Fundação Casa em Mirassol homenageia arte educadora infectada pelo coronavírus

Internada com a Covid-19, Lariza Longo foi surpreendida por um vídeo que registra exposição com trabalhos concebidos a partir de seus ensinamentos


Detalhe da exposição da Fundação Casa de Mirassol
Detalhe da exposição da Fundação Casa de Mirassol - Reprodução

A arte educadora Lariza Morais Longo, que atua no centro da Fundação Casa em Mirassol, teve de ser afastada do trabalho ao contrair a Covid-19. Internada em um hospital de Rio Preto, ela foi surpreendida por um vídeo produzido pelos jovens internos, que registra uma exposição com trabalhos de artes visuais concebidos a partir de seus ensinamentos.

Utilizando diferentes técnicas de pintura e desenho, os jovens retrataram mulheres africanas e gueixas.
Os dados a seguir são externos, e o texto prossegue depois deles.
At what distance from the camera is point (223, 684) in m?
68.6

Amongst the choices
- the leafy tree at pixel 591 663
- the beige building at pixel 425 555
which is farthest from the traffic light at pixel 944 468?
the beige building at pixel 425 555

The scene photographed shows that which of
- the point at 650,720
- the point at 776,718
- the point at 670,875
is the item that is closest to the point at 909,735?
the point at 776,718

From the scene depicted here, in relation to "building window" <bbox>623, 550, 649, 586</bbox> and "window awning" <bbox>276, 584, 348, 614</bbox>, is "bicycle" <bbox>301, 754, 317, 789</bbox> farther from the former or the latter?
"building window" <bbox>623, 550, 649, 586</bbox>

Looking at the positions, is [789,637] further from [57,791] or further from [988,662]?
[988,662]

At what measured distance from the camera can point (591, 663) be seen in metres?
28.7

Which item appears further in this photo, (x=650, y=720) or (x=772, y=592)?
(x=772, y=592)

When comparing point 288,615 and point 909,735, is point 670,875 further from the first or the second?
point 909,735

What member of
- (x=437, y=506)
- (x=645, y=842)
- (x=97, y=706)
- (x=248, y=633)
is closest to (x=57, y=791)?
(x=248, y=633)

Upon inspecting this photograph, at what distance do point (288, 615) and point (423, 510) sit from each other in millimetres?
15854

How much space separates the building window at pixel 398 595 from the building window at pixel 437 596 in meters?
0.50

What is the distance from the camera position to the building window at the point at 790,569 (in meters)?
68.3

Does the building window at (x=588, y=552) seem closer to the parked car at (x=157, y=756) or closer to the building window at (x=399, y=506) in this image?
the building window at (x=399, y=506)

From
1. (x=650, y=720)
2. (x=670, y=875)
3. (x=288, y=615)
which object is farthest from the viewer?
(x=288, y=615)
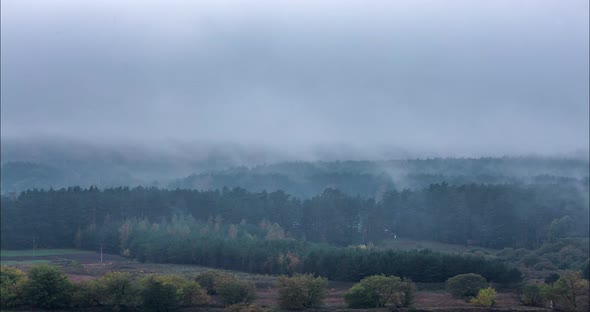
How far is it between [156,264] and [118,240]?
22692mm

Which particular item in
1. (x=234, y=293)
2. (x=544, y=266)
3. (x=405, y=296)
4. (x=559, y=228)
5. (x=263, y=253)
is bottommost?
(x=544, y=266)

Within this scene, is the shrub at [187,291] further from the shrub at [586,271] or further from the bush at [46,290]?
the shrub at [586,271]

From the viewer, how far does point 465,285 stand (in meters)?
87.1

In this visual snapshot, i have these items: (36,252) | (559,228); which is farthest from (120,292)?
(559,228)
A atividade fazia parte da oficina Pintura em Painel, ministrada por Lariza nos três primeiros meses do ano. Como ela ficou impedida de ver o resultado final da oficina, devido à infecção pelo novo coronavírus, a exposição foi a forma encontrada para homenageá-la.

Lariza ensinou os adolescentes em medida socioeducativa a utilizar técnicas mais aprimoradas de desenho e pintura, utilizando lápis de cor, lápis grafite, e tintas, por meio de um exercício de memória fotográfica. 

Além dos desenhos, os jovens também fizeram a pintura de duas geladeiras, que se transformaram em minibibliotecas para abrigar livros do centro mirassolense. Uma delas foi decorada com uma releitura da obra "O Abaporu", da pintora modernista Tarsila do Amaral (1886-1973).

Segundo o jovem André (nome fictício), de 17 anos, a atividade foi muito positiva, pois ressignificou a história das gueixas. "A agente educacional reescreveu a história das gueixas, desmistificando o que eu pensava. Aprendi muitas coisas nesses três meses de atividade, como desenvolver a paciência e a serenidade. Tudo tem seu tempo", destacou.

Outro jovem, João (nome fictício), também de 17 anos, relata os benefícios que atividade proporcionava. "Aprendi técnicas de pintura e durante a atividade eu distraia muito a cabeça. O tempo passava e a medida ficava mais leve", comentou.

De acordo com o diretor do centro socioeducativo, Sérgio Luiz Martins, todos torcem pela plena recuperação da educadora. "O trabalho realizado pela Lariza com os jovens foi extremamente positivo. Torcemos para que ela possa continuar trazendo para eles a oportunidade de se expressarem por meio das artes", concluiu.